> [Task instructions]: Can you express the part of the records that opens with the line containing "Is the white" and closes with the line containing "Which is nearer" as a Markdown table with the columns Row and Line, leaving out blank lines?

> [Stored records]:
= = = = = = =

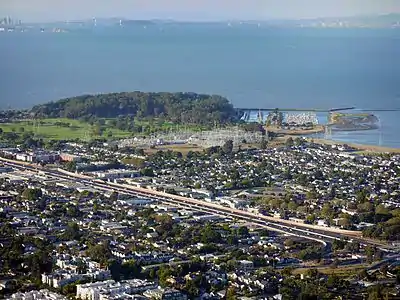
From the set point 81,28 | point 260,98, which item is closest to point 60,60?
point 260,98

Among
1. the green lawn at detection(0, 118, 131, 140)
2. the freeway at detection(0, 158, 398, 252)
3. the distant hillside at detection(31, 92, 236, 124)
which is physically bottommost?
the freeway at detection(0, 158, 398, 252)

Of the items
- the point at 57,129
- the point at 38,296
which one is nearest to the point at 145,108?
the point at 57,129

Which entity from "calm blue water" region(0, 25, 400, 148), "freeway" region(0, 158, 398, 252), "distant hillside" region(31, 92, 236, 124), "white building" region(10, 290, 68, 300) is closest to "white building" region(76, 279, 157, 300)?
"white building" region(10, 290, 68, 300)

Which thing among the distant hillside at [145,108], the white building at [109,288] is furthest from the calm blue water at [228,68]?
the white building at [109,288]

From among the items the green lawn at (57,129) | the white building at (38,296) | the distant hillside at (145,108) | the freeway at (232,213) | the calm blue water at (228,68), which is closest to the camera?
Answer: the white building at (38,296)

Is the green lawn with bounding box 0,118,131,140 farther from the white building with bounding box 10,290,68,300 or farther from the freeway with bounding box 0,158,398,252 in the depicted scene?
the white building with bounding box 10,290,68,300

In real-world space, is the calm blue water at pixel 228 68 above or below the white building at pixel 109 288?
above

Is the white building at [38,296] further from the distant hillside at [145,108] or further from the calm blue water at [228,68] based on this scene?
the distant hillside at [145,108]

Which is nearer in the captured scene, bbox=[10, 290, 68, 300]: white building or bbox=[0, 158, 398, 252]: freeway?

= = = = = = =

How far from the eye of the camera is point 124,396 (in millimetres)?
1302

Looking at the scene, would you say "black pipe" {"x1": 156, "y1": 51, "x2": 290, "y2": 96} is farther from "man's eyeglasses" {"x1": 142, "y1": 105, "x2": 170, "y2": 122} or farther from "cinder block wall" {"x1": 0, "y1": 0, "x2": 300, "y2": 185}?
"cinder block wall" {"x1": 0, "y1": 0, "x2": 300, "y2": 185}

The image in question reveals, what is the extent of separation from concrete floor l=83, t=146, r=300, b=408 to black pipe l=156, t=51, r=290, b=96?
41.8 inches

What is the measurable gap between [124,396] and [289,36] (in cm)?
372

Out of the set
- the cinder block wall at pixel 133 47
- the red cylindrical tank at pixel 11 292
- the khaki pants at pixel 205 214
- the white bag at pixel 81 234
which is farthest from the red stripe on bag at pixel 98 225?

= = = = = = =

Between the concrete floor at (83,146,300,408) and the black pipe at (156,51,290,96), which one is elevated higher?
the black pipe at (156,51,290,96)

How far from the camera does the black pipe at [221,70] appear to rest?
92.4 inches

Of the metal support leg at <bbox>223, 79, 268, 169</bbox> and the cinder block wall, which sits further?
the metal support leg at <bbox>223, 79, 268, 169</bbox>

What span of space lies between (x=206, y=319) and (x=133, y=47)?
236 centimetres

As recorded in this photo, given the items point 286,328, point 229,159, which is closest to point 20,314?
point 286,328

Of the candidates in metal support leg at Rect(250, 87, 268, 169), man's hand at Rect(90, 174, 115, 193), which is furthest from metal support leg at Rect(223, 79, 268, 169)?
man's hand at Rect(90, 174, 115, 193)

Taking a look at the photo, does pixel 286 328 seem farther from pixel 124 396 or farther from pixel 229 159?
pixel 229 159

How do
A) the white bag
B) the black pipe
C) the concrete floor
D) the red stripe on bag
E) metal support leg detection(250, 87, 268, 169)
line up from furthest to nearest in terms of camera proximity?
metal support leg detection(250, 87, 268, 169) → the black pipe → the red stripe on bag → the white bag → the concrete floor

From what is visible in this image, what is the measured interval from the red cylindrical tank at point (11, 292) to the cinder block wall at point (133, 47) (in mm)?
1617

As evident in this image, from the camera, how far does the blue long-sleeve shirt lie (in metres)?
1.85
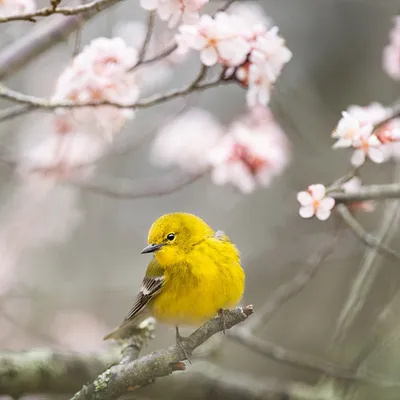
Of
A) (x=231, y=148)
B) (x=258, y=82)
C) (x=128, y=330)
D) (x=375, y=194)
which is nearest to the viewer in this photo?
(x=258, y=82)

= = = = = = =

> [Exercise solution]:
| Row | Line |
|---|---|
| 1 | Is the white building at [38,296] further from the distant hillside at [145,108] or further from the calm blue water at [228,68] based on this scene? |
| 2 | the distant hillside at [145,108] |
| 3 | Which is nearer in the captured scene, bbox=[10, 290, 68, 300]: white building or bbox=[0, 158, 398, 252]: freeway? |